More about Fourth Density to come, but before we go there, let’s add that the whole point of the third-density experience is to produce beings with a strong polarity toward one of two orientations: service to self, or service to other. The Third Density cycle culminates in a “harvest”. Beings who have polarized sufficiently, in one direction or another, can move on into the Fourth Density experience. The rest, who fall into what Ra calls the “sinkhole of indifference” (apparently most of the homo sapiens on the planet) will repeat the Third Density cycle. I don’t think that’s a problem from Ra’s point of view, but for those of us who have been slogging away through the Third Density for awhile, it could be construed as one.
So the problem then, from the relative point of view (perhaps we could rephrase it as a “challenge”) is to utilize the dynamic tension of this density with all its struggles between light and dark, positive and negative, male and female, etc., to polarize sufficiently to “graduate” to the next stage of development.

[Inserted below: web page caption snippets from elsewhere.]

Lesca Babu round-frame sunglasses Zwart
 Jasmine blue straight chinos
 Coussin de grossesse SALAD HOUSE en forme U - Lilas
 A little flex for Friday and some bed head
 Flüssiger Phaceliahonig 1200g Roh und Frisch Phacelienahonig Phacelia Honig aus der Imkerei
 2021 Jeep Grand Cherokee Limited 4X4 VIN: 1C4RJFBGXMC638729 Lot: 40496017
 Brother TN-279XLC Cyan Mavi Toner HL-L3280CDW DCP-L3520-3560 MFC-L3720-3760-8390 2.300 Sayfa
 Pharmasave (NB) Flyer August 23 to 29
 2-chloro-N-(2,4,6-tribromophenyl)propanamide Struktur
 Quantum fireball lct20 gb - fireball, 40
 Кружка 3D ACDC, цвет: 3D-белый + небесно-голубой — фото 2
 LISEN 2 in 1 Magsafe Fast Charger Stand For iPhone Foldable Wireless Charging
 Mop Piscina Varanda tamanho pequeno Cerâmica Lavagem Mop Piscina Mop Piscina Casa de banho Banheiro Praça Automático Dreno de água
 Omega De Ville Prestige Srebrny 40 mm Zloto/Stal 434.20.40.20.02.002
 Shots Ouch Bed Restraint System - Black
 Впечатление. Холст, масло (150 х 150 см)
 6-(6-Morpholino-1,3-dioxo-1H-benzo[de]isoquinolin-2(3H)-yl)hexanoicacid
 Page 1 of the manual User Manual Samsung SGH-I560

What constitutes sufficient polarization? To polarize sufficiently toward the positive, one needs to be concerned with others’ welfare 51% of the time (with a modus operandi of merging and serving). To polarize sufficiently toward the negative, one needs to be dedicated to the self’s welfare 95% of the time (with a modus operandi of separation and control).
Why is the negative path so much more difficult a path to attain harvestability upon than the positive? Don Elkins asked Ra the same question:
This is due to a distortion of the Law of One which indicates that the gateway to intelligent infinity be a gateway at the end of a strait and narrow path as you may call it. To attain fifty-one percent dedication to the welfare of other-selves is as difficult as attaining a grade of five percent dedication to other-selves. The, shall we say, sinkhole of indifference is between those two.
In summary then, there’s no problem if you’re alright where you’re at. On the other hand, if you’re feeling somewhat dissatisfied, whether with the state of the world or with your own experience, then you’ve probably got some inner compulsion to move, to reach out, to seek for something more. Ra might call it “seeking the Creator”.